Comparison of operant escape and reflex tests of nociceptive sensitivity.

Author information

1
Department of Neuroscience, University of Florida College of Medicine, Gainesville, FL 32610, USA; McKnight Brain Institute, University of Florida College of Medicine, Gainesville, FL 32610, USA. Electronic address: cvierck@mbi.ufl.edu.
2
Department of Orthodontics, University of Florida College of Dentistry, Gainesville, FL 32610, USA; Pain Research and Intervention Center of Excellence, University of Florida College of Dentistry, Gainesville, FL 32610, USA.

Abstract

Testing of reflexes such as flexion/withdrawal or licking/guarding is well established as the standard for evaluating nociceptive sensitivity and its modulation in preclinical investigations of laboratory animals. Concerns about this approach have been dismissed for practical reasons - reflex testing requires no training of the animals; it is simple to instrument; and responses are characterized by observers as latencies or thresholds for evocation. In order to evaluate this method, the present review summarizes a series of experiments in which reflex and operant escape responding are compared in normal animals and following surgical models of neuropathic pain or pharmacological intervention for pain. Particular attention is paid to relationships between reflex and escape responding and information on the pain sensitivity of normal human subjects or patients with pain. Numerous disparities between results for reflex and operant escape measures are described, but the results of operant testing are consistent with evidence from humans.
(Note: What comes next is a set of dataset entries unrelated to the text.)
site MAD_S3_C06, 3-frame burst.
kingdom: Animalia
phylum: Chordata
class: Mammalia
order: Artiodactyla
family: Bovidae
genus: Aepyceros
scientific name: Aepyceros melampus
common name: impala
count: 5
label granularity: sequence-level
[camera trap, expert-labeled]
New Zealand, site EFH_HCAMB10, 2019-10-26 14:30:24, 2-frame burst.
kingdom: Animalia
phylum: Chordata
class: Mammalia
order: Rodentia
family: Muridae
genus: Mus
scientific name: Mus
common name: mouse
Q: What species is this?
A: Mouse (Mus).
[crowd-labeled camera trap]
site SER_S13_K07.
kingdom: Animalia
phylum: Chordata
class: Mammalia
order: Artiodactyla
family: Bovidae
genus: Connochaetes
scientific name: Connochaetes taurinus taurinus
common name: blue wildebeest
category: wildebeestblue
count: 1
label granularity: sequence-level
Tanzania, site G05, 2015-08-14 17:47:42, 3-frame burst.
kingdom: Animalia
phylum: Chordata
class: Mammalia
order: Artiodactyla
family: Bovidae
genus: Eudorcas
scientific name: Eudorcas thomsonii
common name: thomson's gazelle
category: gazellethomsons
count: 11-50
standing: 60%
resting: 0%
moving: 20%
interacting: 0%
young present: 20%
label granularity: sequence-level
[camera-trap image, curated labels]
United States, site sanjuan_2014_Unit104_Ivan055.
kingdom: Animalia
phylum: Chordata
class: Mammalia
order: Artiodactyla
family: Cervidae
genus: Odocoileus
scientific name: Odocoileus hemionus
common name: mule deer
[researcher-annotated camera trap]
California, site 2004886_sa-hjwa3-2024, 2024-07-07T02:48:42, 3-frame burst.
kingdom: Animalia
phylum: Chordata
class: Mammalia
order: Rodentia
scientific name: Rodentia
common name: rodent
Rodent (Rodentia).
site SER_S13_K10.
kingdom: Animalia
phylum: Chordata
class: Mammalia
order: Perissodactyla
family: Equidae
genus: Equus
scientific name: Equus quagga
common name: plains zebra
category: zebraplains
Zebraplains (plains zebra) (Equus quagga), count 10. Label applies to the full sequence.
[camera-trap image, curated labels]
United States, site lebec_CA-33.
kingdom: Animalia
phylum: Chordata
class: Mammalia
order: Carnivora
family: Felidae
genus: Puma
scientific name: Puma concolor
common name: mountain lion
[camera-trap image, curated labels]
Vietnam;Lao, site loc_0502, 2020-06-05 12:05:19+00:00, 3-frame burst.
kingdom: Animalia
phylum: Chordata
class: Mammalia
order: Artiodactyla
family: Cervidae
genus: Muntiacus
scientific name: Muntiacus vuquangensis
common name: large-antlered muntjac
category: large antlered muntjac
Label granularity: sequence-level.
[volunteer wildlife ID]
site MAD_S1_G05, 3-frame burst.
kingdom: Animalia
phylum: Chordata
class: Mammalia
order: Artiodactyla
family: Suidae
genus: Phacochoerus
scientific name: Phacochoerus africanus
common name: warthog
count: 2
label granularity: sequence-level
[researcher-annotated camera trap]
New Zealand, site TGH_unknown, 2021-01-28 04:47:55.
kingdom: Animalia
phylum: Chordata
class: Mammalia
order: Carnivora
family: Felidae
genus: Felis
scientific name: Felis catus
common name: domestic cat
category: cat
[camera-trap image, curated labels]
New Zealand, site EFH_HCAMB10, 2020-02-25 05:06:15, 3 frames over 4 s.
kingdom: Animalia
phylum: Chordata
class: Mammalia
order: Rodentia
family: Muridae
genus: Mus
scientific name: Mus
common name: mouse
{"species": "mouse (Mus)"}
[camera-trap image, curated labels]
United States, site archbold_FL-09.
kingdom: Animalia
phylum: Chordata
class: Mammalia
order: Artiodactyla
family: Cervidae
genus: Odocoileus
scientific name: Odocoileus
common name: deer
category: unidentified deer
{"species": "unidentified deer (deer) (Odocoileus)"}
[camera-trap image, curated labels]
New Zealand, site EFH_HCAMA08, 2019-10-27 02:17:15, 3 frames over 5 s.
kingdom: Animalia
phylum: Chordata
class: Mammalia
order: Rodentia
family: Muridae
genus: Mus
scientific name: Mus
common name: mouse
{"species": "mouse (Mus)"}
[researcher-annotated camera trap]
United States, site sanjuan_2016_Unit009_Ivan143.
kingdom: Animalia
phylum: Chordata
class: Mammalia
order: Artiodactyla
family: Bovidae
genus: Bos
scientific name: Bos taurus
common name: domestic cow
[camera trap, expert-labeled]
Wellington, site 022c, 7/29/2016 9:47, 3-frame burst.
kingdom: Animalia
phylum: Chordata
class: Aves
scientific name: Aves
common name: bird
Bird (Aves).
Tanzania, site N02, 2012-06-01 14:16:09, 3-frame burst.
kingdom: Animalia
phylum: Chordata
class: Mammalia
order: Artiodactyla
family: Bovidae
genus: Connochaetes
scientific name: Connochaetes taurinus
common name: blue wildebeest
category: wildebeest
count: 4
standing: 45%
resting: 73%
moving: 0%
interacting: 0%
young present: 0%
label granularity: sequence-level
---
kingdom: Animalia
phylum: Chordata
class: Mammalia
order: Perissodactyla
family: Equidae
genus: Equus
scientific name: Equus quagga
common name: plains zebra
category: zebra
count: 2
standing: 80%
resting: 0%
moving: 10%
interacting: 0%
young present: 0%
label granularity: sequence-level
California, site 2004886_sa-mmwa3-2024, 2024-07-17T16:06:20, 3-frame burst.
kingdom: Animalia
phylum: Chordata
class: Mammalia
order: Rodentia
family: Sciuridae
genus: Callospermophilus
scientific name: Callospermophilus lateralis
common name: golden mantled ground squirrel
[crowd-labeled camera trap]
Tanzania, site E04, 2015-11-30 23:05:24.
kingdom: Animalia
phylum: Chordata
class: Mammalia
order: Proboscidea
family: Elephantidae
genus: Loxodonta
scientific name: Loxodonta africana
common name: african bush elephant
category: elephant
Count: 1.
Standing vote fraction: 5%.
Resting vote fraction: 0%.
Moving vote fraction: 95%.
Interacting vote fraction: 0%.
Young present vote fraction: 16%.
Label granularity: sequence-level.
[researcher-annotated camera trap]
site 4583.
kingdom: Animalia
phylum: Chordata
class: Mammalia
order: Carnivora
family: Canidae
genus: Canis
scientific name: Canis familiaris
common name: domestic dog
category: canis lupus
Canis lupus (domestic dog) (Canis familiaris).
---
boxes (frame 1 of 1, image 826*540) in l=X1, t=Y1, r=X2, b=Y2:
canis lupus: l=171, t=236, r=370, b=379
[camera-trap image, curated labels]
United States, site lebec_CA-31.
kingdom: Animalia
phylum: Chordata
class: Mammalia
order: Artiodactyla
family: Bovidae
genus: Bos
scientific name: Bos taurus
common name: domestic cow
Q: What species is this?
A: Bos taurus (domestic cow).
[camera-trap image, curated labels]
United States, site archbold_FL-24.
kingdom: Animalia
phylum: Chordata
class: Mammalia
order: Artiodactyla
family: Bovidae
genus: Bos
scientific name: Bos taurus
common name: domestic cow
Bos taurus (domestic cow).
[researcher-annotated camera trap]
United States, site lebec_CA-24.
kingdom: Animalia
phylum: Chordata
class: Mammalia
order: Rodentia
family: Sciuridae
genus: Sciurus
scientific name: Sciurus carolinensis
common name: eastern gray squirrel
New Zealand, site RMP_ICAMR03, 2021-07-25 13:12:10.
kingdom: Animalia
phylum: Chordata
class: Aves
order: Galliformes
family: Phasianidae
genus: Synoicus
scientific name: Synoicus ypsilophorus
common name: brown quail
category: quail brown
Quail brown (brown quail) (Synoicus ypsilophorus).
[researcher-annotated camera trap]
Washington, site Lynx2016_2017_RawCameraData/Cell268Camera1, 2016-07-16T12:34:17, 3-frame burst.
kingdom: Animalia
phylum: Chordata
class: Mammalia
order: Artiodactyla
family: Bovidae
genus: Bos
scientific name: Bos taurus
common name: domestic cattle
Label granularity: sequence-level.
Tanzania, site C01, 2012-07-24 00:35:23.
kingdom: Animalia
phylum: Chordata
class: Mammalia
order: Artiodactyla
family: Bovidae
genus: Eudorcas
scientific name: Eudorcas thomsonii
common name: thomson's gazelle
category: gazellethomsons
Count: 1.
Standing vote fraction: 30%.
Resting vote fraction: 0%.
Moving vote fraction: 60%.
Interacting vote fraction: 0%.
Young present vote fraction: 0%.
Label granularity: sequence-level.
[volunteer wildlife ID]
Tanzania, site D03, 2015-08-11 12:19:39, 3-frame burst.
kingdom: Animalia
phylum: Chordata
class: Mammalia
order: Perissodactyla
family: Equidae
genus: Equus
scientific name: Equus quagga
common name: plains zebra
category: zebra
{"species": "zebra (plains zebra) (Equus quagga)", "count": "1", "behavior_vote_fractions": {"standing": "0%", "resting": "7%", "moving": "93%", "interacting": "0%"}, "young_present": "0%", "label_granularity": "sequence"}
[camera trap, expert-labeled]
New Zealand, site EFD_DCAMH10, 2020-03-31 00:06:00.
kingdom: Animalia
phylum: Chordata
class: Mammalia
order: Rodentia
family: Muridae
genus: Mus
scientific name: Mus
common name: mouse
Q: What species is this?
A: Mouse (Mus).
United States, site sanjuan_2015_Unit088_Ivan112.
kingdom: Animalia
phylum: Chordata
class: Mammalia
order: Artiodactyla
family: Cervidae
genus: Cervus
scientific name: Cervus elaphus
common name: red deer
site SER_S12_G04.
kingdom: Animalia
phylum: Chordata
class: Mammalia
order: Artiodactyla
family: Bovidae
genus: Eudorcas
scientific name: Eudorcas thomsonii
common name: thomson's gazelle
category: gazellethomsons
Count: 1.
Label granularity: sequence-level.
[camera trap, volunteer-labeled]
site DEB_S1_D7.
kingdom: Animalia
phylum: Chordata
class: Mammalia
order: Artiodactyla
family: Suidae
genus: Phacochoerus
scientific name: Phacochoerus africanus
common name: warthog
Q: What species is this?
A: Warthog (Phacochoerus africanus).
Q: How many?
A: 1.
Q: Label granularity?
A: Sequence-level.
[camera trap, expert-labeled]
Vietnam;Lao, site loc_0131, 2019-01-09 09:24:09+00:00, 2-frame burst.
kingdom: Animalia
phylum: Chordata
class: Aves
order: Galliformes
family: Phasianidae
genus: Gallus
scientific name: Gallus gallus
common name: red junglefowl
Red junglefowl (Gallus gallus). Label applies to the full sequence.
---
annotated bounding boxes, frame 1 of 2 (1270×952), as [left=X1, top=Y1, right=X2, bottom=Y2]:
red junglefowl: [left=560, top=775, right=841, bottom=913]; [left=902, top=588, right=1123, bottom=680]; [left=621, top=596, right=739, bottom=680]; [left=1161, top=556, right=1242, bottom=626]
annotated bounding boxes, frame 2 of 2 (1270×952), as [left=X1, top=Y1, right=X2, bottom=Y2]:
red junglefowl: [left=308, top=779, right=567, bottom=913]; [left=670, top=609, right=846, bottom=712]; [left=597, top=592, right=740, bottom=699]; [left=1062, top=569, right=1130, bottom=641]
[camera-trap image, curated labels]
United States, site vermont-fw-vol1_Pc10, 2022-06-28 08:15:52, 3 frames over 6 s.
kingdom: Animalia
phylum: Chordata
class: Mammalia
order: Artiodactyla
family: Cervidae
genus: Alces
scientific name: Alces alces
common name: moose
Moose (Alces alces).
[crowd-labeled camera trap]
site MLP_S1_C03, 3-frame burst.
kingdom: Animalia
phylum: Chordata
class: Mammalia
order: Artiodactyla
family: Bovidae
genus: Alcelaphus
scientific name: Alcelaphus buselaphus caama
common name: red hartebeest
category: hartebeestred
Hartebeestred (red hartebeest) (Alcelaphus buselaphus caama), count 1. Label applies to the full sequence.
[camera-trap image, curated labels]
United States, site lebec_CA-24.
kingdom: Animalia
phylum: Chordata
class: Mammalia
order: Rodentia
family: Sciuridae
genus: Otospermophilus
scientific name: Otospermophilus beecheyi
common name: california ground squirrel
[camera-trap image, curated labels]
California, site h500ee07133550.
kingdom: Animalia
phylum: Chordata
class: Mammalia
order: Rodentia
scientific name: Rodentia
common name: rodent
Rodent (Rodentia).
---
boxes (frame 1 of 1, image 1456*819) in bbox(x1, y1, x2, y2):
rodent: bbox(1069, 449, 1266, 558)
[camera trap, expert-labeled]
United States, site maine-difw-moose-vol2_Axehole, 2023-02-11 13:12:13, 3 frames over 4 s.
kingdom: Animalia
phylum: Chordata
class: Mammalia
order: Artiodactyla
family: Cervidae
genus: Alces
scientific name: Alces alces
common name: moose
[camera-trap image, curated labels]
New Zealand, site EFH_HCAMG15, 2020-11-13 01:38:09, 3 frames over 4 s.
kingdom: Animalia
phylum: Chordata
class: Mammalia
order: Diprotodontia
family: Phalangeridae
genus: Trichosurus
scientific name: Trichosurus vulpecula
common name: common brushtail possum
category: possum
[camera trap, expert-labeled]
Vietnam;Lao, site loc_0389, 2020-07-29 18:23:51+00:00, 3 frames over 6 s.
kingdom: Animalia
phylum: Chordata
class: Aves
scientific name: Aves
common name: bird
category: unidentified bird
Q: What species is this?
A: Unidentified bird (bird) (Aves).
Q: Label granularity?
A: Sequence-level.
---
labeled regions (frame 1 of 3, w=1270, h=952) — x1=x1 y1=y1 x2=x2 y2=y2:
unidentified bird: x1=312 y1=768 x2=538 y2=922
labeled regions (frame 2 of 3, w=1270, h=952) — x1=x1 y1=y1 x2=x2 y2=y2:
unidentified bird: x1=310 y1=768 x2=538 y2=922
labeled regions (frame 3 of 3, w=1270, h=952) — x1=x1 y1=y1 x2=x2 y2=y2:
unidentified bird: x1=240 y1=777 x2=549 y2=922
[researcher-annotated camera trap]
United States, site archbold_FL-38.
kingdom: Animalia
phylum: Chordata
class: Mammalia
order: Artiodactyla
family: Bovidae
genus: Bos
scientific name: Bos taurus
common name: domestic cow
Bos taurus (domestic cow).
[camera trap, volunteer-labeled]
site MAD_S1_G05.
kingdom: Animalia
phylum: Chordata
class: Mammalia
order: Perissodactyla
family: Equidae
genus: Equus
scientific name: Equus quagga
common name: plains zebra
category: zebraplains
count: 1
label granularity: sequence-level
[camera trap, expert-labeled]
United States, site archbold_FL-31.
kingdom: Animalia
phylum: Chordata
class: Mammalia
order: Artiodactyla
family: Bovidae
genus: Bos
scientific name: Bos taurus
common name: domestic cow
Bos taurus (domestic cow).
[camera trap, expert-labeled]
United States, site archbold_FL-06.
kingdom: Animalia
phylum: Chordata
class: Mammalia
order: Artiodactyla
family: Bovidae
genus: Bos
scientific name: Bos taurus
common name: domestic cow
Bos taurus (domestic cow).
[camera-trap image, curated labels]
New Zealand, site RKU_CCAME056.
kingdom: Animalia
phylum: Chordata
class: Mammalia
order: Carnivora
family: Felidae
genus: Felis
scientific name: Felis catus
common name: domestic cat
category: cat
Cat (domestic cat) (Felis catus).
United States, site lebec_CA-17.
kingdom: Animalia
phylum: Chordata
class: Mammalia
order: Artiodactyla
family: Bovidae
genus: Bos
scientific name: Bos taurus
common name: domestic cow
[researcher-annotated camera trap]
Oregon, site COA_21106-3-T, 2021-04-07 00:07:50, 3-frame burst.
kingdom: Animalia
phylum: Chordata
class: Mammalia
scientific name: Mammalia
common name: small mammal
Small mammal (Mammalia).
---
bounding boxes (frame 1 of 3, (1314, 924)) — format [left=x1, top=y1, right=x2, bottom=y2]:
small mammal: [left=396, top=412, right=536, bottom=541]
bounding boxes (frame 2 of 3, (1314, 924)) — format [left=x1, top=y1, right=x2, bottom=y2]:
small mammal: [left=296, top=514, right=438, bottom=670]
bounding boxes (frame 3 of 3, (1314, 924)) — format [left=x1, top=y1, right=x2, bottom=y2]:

Objective reasons are given for experimenters to choose between these and other methods of evaluating the nociceptive sensitivity of laboratory animals.

KEYWORDS:

Aging; Chronic constriction injury; Flexion/withdrawal reflex; Lick/guard reflexes; Morphine; Neuropathic pain; Operant escape; Psychological stress; Sex differences; Spinal cord injury; Spinal nerve ligation

PMID:
25660956
DOI:
10.1016/j.neubiorev.2015.01.022
[Indexed for MEDLINE]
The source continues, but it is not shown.